Bagaimana tidak, Sherin terlihat begitu mempesona saat menggunakan gaun panjang lurus membentuk lekuk tubuh yang melebar pada bagian bawa, ditaburi indahnya swarowski dengan kerah yang berbentuk v dan menampilkan punggung mulusnya di padu dengan Adrian yang secara tidak sengaja memilih untuk memakai setelan jas tuxedo berwarna coklat muda membuat keduanya sangat memukau mata.
"Ya tuhan, kalian benar benar terlihat begitu serasi." Lina benar benar merasa bahagia melihat keserasian penampilan keduanya.
Salah satu karyawan datang mendekati mereka dengan membawa sebuah kamera di tangannya. "Tuan, nona. Bolehkah kita mengambil gambar terlebih dahulu?" tanyanya ramah.
Sherin yang terlihat mulai gugup pun melirik Adrian yang ternyata juga meliriknya. Tak ingin terlihat gugup, Adrian akhirnya setuju dan berdiri di samping Sherin.
Tak hanya sekali, pengambilan gambar itu bahkan di lakukan berulang kali termasuk bersama Lina dan Alexa. Entah kenapa Adrian yang biasanya begitu sulit untuk di ambil gambar dirinya, kini seperti tak keberatan untuk di ambil gambar serta berpose di depan kamera bersama Sherin.
Tiba tiba saja, tubuh Sherin oleng dan nyaris terjatuh ke lantai jika saja Adrian tak dengan cepat menangkap tubuh Sherin.
"Eee... Eeh..." ucap Adrian kaget begitu melihat tubuh Sherin yang mulai tak seimbang dan ambruk kesamping.
"Sherin... Sherin..." teriak Lina panik melihat Sherin yang tak sadarkan diri.
Tanpa menunggu lama, Adrian mengangkat tubuh ramping Sherin dan meletakkannya pada sofa panjang yang ada di sana lalu mengecek beberapa bagian anggota tubuh Sherin.
"Apa yang terjadi dengannya, Ad?" tanya Lina panik.
"Jika aku tidak salah menduga, dia mengalami hipoglikemia atau gula darah rendah." Adrian menarik nafas lalu menghelanya. "Apa kau memiliki permen yang benar benar manis atau marsmellow?" tanyanya pada Alexa.
"Oh sebentar. Aku rasa aku ada menyimpannya di ruang kerjaku." Lalu berlari kecil mencapai ruang kerjanya.
"Apa penyakit ini parah, Ad?"
"Jika dibiarkan terus menerus akan ada resiko yang lebih serius, ma. Aku rasa dia kekurangan nutrisi," sahut Adrian dengan kedua mata yang masih memperhatikan Sherin.
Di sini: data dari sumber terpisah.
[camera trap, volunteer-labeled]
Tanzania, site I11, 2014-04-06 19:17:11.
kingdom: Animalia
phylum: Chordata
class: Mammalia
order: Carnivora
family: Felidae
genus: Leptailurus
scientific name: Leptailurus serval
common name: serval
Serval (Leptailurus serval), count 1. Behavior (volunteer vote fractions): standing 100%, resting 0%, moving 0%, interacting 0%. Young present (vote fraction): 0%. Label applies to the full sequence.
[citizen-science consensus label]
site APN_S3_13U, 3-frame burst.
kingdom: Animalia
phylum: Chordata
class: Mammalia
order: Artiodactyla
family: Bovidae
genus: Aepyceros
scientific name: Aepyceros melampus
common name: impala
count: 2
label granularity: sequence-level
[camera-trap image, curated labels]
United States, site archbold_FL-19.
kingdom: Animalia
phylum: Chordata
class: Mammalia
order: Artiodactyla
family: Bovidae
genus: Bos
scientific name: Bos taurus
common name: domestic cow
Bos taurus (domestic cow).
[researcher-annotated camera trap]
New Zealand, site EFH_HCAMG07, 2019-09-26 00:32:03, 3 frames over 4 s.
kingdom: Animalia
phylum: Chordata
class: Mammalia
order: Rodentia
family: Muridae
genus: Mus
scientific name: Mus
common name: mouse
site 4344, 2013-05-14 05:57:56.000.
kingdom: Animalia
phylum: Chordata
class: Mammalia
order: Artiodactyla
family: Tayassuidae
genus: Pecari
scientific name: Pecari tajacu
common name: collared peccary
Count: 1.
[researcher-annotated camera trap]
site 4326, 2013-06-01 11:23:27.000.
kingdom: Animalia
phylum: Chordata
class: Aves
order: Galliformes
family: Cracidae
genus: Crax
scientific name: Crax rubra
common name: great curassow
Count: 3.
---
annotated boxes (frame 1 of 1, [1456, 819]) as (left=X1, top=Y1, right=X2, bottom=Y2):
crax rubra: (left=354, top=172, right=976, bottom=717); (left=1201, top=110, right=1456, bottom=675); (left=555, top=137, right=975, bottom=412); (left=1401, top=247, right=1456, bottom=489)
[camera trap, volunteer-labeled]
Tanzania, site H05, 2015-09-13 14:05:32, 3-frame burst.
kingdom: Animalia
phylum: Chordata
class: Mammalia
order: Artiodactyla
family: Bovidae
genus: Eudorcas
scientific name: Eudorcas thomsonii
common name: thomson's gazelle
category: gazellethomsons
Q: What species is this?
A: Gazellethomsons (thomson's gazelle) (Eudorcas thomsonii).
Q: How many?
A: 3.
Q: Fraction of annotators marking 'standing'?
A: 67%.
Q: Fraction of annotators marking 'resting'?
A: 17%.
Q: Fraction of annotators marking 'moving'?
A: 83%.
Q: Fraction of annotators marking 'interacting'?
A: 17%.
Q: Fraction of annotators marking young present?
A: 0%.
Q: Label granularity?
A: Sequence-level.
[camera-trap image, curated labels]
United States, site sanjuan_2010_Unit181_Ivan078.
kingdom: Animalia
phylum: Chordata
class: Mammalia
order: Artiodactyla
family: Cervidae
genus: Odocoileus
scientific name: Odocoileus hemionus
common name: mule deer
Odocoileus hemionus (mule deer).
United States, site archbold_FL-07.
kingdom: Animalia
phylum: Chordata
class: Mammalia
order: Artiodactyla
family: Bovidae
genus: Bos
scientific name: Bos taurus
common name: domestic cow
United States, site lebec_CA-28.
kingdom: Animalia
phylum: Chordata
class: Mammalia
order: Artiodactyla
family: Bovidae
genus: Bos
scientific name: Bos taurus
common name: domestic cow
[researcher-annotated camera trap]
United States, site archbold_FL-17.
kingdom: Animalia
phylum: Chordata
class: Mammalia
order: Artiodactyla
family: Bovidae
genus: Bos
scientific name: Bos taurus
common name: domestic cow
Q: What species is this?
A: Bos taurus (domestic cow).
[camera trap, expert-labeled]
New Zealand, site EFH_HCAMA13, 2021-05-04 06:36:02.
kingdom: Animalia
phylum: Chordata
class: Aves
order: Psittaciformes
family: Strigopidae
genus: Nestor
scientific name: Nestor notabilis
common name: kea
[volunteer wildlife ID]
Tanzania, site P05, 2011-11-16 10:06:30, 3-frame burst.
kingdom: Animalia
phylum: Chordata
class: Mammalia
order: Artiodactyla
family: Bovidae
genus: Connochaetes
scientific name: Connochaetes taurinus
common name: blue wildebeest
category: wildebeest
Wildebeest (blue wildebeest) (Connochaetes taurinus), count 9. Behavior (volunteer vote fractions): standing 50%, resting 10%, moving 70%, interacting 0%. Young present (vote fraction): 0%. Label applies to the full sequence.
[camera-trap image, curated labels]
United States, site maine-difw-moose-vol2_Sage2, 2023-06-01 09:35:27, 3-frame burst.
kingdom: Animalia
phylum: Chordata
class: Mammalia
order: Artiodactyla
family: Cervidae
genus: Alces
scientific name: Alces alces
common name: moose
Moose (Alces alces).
Lina tampak cemas, ia tak menyangka jika gadis tak beruntung seperti Sherin mengalami penyakit itu di usianya yang masih sangat muda. "Kasihan sekali gadis ini, kau harus berjanji untuk terus memperhatikan kondisinya, Ad."
"Ini, ada beberapa marsmellow milik keponakanku yang tertinggal kemarin." Alexa menyodorkan tiga bungkus kecil marsmellow ditangannya.
Tanpa butuh waktu lama, Adrian telah membuka bungkusan marsmellow itu dan perlahan memasukkannya ke dalam mulut Sherin. "Makanlah, ini akan membantumu," ucapnya pelan.